- [Entries]:
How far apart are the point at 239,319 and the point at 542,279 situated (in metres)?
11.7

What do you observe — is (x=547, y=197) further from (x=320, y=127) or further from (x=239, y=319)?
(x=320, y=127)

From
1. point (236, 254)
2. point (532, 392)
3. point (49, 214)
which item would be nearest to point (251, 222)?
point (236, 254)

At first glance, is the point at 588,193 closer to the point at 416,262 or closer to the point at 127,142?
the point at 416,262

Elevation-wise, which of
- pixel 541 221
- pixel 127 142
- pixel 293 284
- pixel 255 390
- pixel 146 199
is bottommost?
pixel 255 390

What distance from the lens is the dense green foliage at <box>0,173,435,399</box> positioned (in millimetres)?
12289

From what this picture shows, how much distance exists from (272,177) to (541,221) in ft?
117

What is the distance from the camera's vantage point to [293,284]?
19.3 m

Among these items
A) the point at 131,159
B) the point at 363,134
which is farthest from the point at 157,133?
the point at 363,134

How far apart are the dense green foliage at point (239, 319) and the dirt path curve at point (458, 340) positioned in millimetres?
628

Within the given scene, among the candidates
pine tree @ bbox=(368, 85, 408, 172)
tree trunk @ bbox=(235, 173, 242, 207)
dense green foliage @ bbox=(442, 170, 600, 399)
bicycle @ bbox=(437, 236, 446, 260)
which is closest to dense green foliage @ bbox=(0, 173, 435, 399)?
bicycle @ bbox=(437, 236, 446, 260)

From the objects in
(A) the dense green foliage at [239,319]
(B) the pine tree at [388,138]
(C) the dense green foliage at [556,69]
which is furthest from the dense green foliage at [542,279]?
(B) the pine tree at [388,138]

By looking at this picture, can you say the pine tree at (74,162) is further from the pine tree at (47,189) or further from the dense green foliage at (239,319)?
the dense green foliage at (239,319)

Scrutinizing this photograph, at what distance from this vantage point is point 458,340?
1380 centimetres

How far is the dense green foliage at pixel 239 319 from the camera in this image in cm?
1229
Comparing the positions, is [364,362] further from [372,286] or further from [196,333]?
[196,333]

- [Task details]: Print the stretch of the listing from the line that contains "From the objects in" through the line that contains "1380 centimetres", both lines included, reproducing each line without change.

- [Finished answer]:
From the objects in
(A) the dense green foliage at [239,319]
(B) the pine tree at [388,138]
(C) the dense green foliage at [556,69]
which is furthest from the dense green foliage at [542,279]?
(B) the pine tree at [388,138]

By looking at this picture, can you say the pine tree at (74,162) is further from the pine tree at (47,189) or further from the dense green foliage at (239,319)?
the dense green foliage at (239,319)

Scrutinizing this photograph, at what distance from this vantage point is point 458,340?
1380 centimetres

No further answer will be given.